• [What is needed]:
Reproduce the passage of the pubget and labelbuddy text below from "Once you have" to "to get started.", word for word.

• [Excerpted text]:
Download & process articles with pubget

Now you have your query you can download all the corresponding articles with pubget using the --query_file option (or the shorter version -f). You must also specify the directory in which pubget will store all its data; here we use pubget_data. Finally, we pass the --labelbuddy option to tell pubget to generate JSON files that we can later import into labelbuddy.

pubget run --labelbuddy -f ./query.txt ./pubget_data/

There are several other useful options, such as --n_jobs to run the content extraction in parallel or --alias to create a symbolic link with a human-readable name to the directory pubget will create for our query:

pubget run --labelbuddy --n_jobs 4 --alias "my_project" -f ./query.txt ./pubget_data/

The pubget documentation provides a detailed description of all the options and outputs, and pubget --help produces a summary.

Store the full pubget output online

Pubget will create a directory containing all the articles that match your query on PMC, the text and information it extracted, and the labelbuddy files. To make sure you keep and are able to share all relevant data for your project, we recommend creating a (.tar.gz) archive from this directory and uploading it to an online platform such as OSF (“Open Science Framework”).

Manually annotate some documents

Most likely, your project will involve some kind of information extraction – for example you may need to extract information about the study’s participants, drug or disease names, etc. A wide range of techniques and tools are at your disposal, and at this point you are getting to the interesting part of your project. But regardless of the approach you choose, you will need to verify that it produces satisfying results on your corpus of text. The most common way of assessing this is to compare its output to “ground truth” labels from a human expert (probably yourself). Also, if the information you are looking for is difficult to extract automatically and if your corpus is small, you might rely fully on manual labelling instead of using automated methods.

Fortunately, labelling the documents we just downloaded will be very easy. Pubget created a subdirectory called subset_allArticles_labelbuddyData, which contains files named documents_00001.jsonl, documents_00002.jsonl etc. Each of these files can be imported into labelbuddy and contains a batch of 200 articles. Inside that directory, create a labelbuddy database for your project and import a first batch of articles. This can be done from labelbuddy’s graphical interface or with the following command:

# create database and import documents
labelbuddy myproject.labelbuddy --import-docs ./documents_00001.jsonl
# launch labelbuddy
labelbuddy myproject.labelbuddy

Now you can create some labels and start annotating documents. You can refer to labelbuddy’s documentation (also available through the “Help” menu in labelbuddy).

Once you have annotated some documents, export the annotations to a JSON file (either from the “Import & Export menu” or with the labelbuddy export-docs command) . This will allow you to track the annotations in Git, but also to easily read them with tools such as Python or R for your analyses.

Consider adding a project to the labelbuddy-annotations repository

We encourage you to share any annotations you create in the labelbuddy-annotations repository. To do so, you simply need to fork the repository, and add a subdirectory in projects in which you store the labelbuddy file you are annotating, the labels you created in labelbuddy and your annotations. The repository’s documentation provides all the details to get started.

Adding your annotations to this repository has several advantages. It makes your annotations visible online, easy to re-use and combine with other projects. The repository also contains some utilities to work with the annotations. For example, it can compile a CSV file that combines all the annotations from all projects, along with information about the articles. See the documentation on using the repository for details.

Use your text corpus and manual annotations for analysis

Now you have your text corpus and your manual annotations in convenient formats, ready to load with your favorite scientific tools and analyze. The real work can begin!

• [Dataset content]:
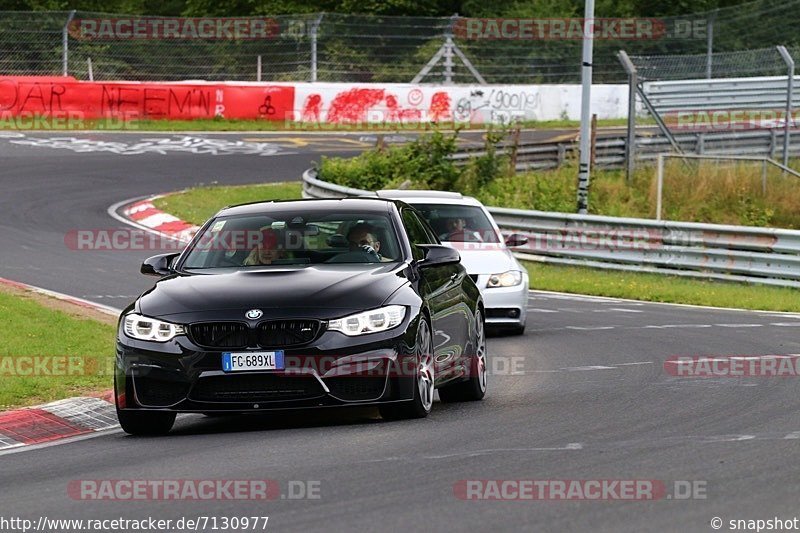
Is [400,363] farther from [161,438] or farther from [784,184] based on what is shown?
[784,184]

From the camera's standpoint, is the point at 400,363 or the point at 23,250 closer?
the point at 400,363

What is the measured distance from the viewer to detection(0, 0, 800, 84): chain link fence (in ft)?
128

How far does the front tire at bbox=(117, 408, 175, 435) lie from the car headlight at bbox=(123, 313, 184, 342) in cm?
50

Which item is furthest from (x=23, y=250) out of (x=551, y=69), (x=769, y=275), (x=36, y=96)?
(x=551, y=69)

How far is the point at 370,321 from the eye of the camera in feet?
32.1

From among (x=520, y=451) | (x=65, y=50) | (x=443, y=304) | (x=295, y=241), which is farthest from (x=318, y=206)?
(x=65, y=50)

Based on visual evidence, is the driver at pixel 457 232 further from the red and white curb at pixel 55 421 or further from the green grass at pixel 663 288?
the red and white curb at pixel 55 421

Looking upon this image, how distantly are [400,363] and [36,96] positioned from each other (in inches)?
1226

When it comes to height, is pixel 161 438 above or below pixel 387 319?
below

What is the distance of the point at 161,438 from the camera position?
1001 cm

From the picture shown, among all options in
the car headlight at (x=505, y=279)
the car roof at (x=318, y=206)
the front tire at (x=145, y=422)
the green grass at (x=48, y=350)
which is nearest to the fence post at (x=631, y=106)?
the car headlight at (x=505, y=279)

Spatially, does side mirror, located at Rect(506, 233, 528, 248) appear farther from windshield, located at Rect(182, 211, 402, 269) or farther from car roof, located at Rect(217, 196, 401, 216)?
windshield, located at Rect(182, 211, 402, 269)

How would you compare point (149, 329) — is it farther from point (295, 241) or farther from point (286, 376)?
point (295, 241)

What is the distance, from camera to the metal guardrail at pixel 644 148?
1383 inches
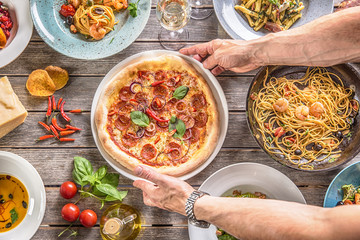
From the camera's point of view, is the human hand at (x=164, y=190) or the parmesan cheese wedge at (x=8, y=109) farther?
the parmesan cheese wedge at (x=8, y=109)

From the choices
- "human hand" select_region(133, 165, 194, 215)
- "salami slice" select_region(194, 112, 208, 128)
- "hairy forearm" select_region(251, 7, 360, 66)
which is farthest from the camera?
"salami slice" select_region(194, 112, 208, 128)

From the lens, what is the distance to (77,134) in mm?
3896

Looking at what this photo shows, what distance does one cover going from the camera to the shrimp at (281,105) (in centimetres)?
363

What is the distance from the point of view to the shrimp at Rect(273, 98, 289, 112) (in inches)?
143

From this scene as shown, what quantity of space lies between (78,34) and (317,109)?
2831 mm

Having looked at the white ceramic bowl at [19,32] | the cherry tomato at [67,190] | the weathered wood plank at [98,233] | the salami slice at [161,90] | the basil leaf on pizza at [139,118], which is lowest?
the weathered wood plank at [98,233]

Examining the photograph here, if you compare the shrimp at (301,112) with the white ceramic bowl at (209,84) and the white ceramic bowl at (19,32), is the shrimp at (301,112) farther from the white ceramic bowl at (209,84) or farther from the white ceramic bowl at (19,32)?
the white ceramic bowl at (19,32)

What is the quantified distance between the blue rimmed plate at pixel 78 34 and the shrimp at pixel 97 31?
0.07 m

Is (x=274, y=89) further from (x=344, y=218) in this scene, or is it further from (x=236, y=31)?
(x=344, y=218)

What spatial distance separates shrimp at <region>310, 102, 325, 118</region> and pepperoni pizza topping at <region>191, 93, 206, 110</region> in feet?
3.95

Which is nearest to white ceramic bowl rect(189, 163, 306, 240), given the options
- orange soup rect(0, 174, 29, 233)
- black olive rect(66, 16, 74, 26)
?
orange soup rect(0, 174, 29, 233)

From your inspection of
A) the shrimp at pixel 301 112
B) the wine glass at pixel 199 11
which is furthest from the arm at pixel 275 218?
the wine glass at pixel 199 11

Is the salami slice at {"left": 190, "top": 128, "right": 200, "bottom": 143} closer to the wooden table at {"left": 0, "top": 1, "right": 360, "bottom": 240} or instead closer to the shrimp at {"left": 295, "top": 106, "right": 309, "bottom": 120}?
the wooden table at {"left": 0, "top": 1, "right": 360, "bottom": 240}

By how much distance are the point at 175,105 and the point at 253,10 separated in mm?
1412
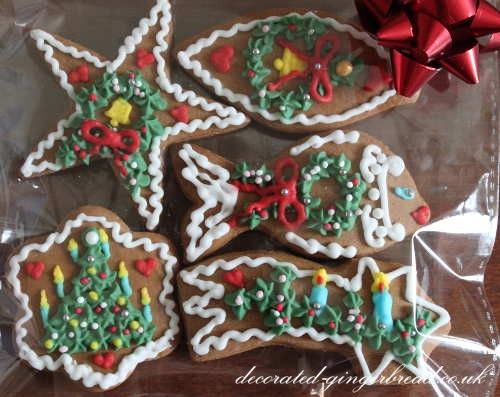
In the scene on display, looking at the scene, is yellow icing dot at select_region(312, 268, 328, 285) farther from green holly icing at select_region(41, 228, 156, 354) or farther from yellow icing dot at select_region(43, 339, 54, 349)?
yellow icing dot at select_region(43, 339, 54, 349)

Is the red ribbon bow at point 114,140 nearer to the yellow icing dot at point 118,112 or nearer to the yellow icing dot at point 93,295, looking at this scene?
the yellow icing dot at point 118,112

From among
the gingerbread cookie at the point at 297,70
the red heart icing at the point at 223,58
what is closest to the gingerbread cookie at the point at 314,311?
the gingerbread cookie at the point at 297,70

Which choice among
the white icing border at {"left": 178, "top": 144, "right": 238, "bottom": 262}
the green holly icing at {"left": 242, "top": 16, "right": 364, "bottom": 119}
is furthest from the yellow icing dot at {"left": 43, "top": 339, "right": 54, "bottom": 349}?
the green holly icing at {"left": 242, "top": 16, "right": 364, "bottom": 119}

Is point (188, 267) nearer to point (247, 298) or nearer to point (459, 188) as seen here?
point (247, 298)

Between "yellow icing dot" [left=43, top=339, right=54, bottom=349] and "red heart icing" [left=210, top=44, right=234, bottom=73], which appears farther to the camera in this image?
"red heart icing" [left=210, top=44, right=234, bottom=73]

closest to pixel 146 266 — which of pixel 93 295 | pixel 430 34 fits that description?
pixel 93 295

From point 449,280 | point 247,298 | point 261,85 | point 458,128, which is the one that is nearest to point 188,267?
point 247,298

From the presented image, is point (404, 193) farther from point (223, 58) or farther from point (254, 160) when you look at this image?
point (223, 58)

• [Answer space]:
Once you have annotated some documents, export the annotations to a JSON file (either from the “Import & Export menu” or with the labelbuddy export-docs command) . This will allow you to track the annotations in Git, but also to easily read them with tools such as Python or R for your analyses.

Consider adding a project to the labelbuddy-annotations repository

We encourage you to share any annotations you create in the labelbuddy-annotations repository. To do so, you simply need to fork the repository, and add a subdirectory in projects in which you store the labelbuddy file you are annotating, the labels you created in labelbuddy and your annotations. The repository’s documentation provides all the details to get started.